◆ **Data rows**:
** BEGIN **

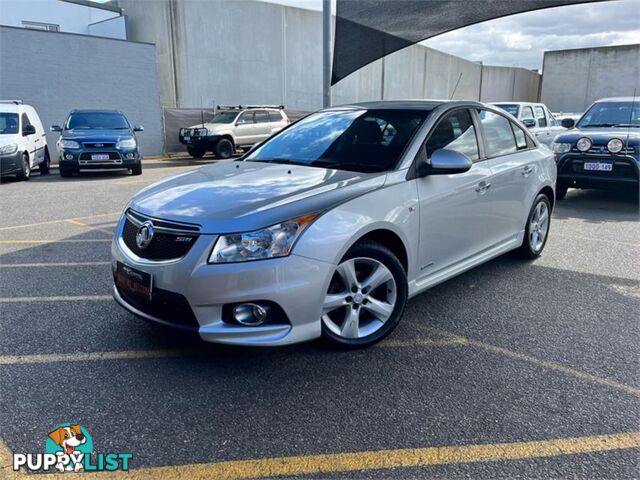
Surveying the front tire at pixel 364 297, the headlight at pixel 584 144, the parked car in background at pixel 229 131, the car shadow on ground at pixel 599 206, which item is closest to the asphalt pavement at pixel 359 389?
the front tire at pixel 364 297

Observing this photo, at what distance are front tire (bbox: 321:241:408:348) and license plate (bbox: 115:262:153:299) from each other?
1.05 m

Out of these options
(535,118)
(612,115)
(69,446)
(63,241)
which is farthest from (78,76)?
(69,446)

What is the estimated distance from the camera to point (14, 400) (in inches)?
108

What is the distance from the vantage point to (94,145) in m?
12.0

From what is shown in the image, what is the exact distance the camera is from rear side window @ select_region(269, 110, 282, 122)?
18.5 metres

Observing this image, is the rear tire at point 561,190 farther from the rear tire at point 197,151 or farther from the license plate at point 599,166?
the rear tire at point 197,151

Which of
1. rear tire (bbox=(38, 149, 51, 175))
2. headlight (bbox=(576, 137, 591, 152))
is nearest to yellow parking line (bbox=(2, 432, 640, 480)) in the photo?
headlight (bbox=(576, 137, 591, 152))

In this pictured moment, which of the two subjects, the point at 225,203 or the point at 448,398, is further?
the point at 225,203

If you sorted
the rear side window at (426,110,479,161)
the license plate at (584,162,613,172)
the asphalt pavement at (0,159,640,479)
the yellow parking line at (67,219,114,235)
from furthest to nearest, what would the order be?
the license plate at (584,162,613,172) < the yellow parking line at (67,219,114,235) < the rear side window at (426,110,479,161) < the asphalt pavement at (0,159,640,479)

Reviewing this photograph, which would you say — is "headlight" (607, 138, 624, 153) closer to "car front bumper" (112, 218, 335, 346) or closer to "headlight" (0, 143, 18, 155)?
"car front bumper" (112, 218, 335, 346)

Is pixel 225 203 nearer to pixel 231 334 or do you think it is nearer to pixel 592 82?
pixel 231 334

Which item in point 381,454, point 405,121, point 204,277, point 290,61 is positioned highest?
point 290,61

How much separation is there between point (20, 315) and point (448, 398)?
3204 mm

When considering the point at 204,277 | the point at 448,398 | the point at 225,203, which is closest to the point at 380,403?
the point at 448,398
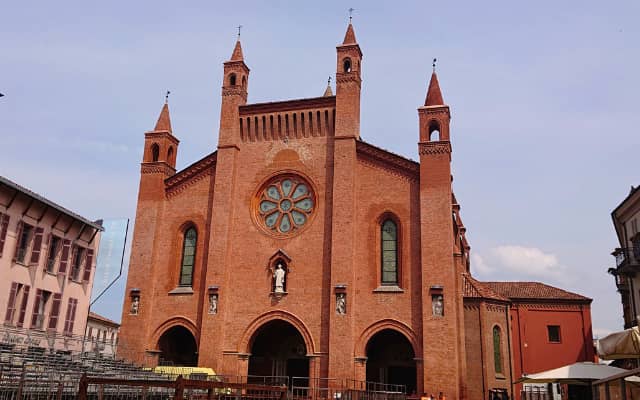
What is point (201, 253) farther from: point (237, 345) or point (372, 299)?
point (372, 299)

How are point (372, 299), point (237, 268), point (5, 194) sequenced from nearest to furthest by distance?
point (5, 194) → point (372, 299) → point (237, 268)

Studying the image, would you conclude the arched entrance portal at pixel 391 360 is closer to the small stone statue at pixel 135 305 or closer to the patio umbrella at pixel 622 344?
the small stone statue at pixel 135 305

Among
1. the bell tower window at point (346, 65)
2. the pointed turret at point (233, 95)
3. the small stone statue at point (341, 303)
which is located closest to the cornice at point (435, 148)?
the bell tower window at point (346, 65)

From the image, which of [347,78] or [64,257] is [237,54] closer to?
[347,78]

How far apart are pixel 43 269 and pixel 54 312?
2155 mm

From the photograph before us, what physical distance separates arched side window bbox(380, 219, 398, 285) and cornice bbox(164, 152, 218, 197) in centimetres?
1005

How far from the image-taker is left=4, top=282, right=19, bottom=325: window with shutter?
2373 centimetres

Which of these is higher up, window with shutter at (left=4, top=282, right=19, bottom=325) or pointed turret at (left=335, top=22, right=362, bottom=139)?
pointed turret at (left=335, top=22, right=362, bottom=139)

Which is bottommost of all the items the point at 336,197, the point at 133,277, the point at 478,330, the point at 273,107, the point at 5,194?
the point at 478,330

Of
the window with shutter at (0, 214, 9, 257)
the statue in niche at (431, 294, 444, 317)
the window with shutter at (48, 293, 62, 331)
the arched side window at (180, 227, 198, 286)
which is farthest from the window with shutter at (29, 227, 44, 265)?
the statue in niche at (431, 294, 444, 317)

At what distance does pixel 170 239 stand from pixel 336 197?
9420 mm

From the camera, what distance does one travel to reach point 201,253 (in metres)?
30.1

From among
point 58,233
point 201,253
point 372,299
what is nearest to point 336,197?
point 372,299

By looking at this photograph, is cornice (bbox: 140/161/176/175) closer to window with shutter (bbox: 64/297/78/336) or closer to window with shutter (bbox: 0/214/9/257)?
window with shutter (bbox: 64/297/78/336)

** END **
** BEGIN **

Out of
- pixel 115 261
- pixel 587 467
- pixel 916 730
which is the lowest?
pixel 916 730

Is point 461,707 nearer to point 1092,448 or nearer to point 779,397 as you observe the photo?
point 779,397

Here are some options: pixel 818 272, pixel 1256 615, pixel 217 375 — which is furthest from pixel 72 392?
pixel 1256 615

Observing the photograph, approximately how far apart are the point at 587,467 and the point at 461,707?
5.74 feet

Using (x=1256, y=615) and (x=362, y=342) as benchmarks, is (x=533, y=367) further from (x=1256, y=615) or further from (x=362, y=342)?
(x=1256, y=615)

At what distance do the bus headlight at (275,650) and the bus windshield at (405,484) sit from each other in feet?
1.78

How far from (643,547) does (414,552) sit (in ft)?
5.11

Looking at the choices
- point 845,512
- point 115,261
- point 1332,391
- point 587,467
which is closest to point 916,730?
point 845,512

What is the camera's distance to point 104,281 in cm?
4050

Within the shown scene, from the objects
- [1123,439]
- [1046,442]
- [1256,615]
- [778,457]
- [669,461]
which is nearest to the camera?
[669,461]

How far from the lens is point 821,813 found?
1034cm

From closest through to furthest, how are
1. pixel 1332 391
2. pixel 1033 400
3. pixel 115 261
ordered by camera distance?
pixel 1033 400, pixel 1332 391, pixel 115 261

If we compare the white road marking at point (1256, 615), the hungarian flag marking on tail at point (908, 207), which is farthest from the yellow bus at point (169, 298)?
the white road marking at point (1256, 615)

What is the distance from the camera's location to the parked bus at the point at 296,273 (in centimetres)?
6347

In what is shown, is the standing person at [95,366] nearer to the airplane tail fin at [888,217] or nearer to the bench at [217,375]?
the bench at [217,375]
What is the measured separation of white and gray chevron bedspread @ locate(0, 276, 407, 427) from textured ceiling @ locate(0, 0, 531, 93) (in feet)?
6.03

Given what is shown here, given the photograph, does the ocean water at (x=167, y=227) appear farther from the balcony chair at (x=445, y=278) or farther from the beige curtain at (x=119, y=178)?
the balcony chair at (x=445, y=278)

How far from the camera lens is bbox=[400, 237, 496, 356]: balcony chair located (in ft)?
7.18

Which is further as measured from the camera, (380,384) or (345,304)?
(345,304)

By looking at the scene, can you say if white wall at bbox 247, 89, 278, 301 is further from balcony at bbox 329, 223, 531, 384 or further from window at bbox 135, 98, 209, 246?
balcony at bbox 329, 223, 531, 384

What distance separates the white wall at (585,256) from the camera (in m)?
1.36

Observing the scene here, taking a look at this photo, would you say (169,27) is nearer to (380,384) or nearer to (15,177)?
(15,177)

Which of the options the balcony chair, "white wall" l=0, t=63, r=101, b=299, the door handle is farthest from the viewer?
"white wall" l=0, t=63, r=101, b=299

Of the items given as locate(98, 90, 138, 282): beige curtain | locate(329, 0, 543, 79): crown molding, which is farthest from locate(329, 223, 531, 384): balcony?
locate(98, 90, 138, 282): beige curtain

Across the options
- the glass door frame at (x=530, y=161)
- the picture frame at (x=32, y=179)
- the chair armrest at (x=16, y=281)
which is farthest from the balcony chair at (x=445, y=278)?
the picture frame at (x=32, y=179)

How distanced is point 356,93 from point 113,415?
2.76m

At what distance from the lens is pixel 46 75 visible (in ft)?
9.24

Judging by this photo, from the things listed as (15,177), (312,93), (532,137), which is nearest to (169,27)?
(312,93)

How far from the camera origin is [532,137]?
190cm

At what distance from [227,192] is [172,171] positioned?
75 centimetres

** END **

◆ **To be done**:
List every line of the items above that contains the word "left".

◆ **Response to this exercise**:
How far from the image-taker is left=4, top=282, right=19, bottom=325: window with shutter?
Which of these is higher up, window with shutter at (left=4, top=282, right=19, bottom=325) or pointed turret at (left=335, top=22, right=362, bottom=139)?
pointed turret at (left=335, top=22, right=362, bottom=139)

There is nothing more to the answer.